Job market
Ad hoc defenses of corrupt behaviour usually share one common theme: we did it because it was the right thing to do, despite the actions being plainly illegal. Call it the higher purpose defense. We've seen that on display a great deal under the Bush administration with the invasion of Iraq, which Richard Perle admitted was illegal but the morally correct thing to do anyway, the NSA wiretapping program(s), torture, indefinite detention, extraordinary rendition, etc. All of this, oddly and brazenly enough, has been justified by some ill-conceived sense of a moral high ground. And now Tony Blair is presenting the same reasoning in the UK government's complicity in the BAE/Bandar Bush kickback scheme, including the Blair government's own shuttered investigation of the decades-long corruption racket.
Mr. Blair said that if the investigation had gone ahead, it “would have involved the most serious allegations in investigations being made into the Saudi royal family, and my job is to give advice as to whether that is a sensible thing in circumstances where I don’t believe the investigation incidentally would have led anywhere, except to the complete wreckage of a vital strategic relationship for our country.”

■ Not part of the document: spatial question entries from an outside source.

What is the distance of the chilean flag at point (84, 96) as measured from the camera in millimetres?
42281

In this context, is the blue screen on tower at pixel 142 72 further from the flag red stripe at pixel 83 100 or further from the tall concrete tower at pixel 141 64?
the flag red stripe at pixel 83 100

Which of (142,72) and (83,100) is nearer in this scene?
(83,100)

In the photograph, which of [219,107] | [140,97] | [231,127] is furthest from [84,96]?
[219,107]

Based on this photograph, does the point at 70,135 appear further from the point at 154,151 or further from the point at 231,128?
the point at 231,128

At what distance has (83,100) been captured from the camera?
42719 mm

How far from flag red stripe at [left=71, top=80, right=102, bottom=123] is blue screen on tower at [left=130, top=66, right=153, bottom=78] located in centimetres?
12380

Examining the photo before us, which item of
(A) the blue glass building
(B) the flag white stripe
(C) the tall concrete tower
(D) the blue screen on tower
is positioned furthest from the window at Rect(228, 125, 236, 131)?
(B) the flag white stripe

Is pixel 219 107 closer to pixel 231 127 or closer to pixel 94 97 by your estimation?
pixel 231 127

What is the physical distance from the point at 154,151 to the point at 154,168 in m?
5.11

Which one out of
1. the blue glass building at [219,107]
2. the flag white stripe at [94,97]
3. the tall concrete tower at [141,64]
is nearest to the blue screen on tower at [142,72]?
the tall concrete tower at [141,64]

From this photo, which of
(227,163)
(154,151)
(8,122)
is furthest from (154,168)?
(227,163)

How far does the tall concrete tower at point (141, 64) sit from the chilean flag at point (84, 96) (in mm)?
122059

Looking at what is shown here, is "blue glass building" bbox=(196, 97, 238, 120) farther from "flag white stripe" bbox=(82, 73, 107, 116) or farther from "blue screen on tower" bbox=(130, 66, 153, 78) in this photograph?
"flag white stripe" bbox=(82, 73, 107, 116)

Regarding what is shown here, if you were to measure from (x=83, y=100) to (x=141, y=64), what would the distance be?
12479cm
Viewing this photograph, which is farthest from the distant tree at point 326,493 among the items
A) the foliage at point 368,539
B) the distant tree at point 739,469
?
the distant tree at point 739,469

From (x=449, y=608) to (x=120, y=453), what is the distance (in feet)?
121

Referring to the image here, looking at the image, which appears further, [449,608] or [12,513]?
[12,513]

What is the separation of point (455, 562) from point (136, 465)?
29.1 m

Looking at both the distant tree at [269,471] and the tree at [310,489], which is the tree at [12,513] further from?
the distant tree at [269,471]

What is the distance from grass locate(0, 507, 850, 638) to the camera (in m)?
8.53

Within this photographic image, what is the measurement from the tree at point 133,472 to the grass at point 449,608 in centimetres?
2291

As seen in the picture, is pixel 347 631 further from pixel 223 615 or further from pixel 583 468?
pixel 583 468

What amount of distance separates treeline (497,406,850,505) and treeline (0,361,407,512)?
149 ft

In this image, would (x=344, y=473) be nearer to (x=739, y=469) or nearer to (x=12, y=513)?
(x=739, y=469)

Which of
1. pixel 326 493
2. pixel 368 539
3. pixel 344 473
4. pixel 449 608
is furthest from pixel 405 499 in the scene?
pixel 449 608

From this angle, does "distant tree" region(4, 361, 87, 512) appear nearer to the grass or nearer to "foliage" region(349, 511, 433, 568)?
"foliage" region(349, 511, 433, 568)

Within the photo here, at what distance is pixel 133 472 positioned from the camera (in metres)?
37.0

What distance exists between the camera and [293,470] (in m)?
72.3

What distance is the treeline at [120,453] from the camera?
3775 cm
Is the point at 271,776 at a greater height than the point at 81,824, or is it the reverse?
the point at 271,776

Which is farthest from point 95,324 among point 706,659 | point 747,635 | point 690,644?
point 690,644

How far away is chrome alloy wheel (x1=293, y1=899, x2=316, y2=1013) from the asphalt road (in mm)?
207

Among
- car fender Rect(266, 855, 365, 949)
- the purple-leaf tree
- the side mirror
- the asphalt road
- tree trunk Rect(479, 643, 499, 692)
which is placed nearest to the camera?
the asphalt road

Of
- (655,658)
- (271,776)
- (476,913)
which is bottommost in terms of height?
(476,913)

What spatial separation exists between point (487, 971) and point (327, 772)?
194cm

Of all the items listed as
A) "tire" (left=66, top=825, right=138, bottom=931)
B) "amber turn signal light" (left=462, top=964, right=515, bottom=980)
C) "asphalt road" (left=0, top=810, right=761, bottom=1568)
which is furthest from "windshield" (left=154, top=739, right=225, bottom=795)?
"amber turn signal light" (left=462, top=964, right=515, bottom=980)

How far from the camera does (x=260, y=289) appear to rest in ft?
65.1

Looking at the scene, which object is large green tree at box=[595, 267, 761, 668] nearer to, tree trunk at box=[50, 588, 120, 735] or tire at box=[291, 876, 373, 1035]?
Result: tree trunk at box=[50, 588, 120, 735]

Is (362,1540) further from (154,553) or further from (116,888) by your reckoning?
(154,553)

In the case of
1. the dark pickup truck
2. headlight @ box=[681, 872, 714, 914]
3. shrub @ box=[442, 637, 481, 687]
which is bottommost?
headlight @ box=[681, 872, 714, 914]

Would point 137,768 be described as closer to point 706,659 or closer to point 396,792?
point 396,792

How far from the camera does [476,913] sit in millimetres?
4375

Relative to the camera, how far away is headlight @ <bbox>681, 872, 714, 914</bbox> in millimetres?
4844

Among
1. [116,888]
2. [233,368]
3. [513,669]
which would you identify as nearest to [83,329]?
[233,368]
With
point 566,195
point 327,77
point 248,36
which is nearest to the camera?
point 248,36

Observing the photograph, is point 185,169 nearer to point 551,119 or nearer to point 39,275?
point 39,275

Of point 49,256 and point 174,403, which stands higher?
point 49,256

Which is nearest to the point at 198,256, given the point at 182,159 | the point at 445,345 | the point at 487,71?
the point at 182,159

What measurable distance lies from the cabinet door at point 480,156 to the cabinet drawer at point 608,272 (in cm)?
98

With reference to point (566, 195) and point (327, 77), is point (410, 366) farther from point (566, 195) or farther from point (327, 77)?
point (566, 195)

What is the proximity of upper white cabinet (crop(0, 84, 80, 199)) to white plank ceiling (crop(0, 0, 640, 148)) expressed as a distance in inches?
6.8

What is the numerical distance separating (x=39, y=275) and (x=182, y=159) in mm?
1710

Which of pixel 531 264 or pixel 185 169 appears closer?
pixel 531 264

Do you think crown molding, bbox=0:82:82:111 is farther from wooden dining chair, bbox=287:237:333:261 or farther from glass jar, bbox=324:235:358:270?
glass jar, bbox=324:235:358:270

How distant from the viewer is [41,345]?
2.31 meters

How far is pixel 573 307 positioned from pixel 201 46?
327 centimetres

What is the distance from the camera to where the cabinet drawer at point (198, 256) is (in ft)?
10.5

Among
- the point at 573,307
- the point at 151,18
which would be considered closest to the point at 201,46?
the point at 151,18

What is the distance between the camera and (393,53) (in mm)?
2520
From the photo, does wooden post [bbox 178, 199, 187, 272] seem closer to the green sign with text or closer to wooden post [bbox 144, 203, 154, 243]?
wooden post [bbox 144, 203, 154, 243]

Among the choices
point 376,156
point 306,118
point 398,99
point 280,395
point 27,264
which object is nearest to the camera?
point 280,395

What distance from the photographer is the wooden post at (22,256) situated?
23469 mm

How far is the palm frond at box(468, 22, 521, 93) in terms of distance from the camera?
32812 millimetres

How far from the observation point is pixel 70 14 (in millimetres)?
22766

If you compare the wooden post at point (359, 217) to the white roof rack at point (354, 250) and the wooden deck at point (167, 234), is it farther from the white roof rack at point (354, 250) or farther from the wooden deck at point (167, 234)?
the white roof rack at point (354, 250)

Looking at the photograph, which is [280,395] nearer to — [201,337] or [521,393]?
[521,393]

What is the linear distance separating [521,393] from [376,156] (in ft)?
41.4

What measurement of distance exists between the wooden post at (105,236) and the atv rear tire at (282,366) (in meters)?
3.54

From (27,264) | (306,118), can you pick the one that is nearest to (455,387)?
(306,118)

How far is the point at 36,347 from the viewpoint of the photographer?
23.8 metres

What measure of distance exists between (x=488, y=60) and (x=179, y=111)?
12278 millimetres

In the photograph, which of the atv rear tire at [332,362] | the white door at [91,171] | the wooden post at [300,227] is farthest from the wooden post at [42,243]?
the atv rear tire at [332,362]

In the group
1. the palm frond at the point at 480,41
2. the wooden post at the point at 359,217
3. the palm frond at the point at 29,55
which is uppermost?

Additionally, Mr. Blair said, “We would have lost thousands, thousands of British jobs.”
Oh, the jobs! You see, that is why we have to illegally pump a billion dollars into the pockets of an already fabulously wealthy Saudi prince. British jobs! And national security! Hah! argue your silly little legalisms against that. Nothing, including the law, is so sacred as the British job. Tony just said so.